Display each line of the data below that contains the word "which", copied unchanged.

### Record list

= = = =

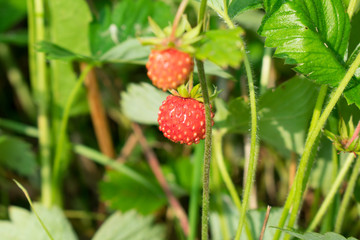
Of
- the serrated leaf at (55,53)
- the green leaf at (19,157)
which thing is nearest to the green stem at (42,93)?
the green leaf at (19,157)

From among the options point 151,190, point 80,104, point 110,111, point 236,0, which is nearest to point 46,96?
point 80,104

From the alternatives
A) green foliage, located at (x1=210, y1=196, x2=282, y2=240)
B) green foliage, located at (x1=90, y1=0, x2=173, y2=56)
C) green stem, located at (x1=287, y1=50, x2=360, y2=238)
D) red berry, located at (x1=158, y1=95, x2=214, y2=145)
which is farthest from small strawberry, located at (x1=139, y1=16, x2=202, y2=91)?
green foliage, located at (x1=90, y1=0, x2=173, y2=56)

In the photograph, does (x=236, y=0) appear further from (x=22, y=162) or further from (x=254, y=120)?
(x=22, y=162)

= = = =

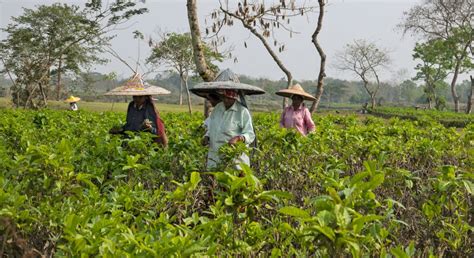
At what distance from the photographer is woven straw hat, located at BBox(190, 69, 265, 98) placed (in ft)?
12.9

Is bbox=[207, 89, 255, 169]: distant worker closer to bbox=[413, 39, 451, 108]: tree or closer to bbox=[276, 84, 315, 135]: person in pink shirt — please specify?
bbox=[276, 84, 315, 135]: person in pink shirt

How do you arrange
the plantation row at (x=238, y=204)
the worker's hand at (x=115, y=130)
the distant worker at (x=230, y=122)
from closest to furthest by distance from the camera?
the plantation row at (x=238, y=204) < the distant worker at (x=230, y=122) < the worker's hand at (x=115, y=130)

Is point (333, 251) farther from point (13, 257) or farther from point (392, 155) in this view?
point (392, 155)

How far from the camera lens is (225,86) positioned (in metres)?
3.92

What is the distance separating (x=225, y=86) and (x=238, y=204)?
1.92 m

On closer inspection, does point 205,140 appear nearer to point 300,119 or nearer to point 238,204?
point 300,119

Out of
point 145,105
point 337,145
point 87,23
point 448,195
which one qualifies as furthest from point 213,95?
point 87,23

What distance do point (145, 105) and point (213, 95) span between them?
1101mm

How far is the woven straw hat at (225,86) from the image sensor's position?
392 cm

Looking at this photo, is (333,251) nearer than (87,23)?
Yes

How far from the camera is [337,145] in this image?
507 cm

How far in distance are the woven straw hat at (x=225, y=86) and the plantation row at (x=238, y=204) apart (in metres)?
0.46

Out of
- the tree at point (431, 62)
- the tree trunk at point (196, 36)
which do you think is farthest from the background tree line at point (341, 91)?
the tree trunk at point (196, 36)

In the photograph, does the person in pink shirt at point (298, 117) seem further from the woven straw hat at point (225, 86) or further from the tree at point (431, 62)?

= = = =

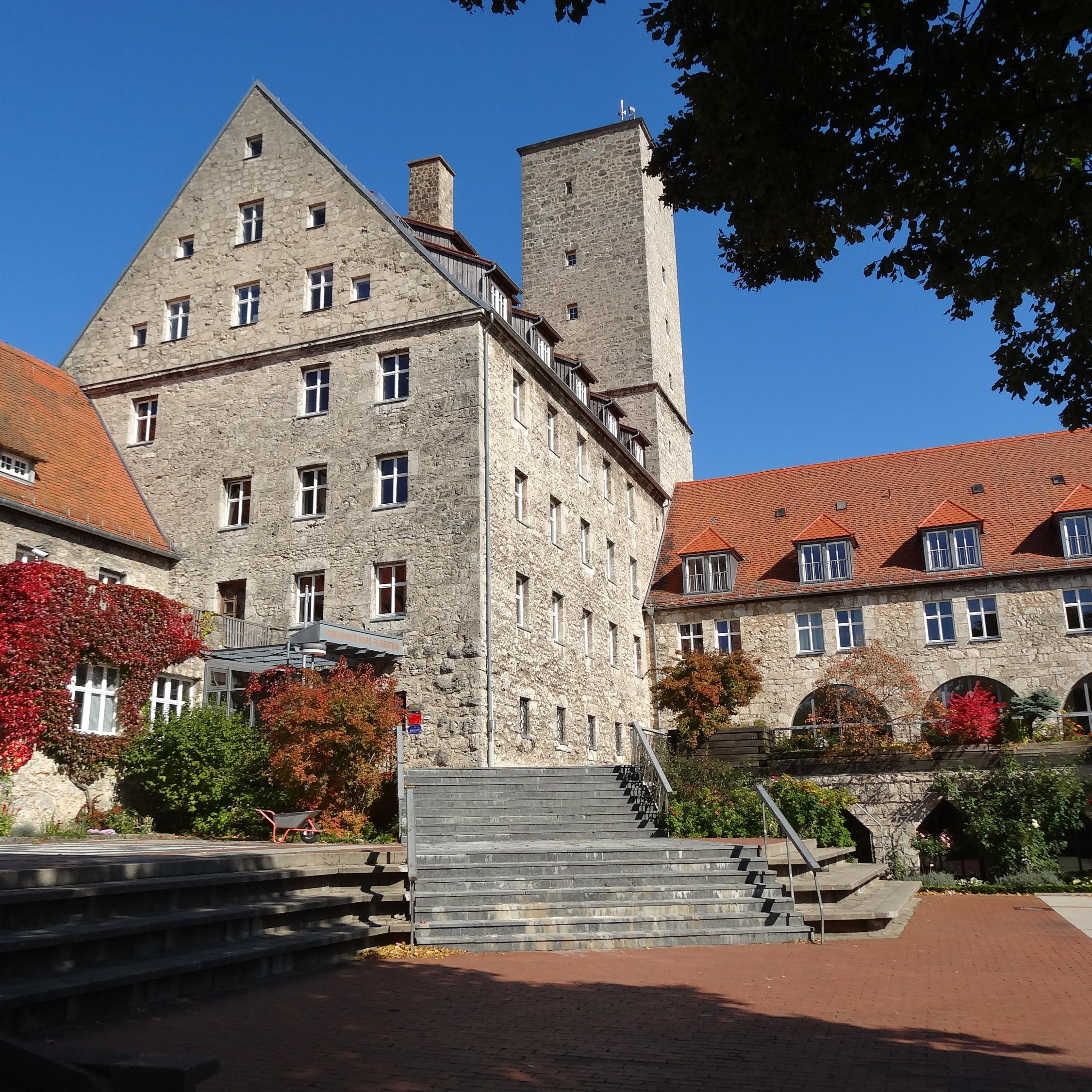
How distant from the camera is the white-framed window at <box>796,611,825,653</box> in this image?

= = = =

### The reply
which thing is nearest to the green stem at (42,93)?
From among the options point 151,190, point 80,104, point 110,111, point 236,0, which is nearest to point 46,96?
which is farthest from small strawberry, located at (x1=139, y1=16, x2=202, y2=91)?
which one qualifies as furthest from point 213,95?
which do you think is farthest from the background tree line at point (341, 91)?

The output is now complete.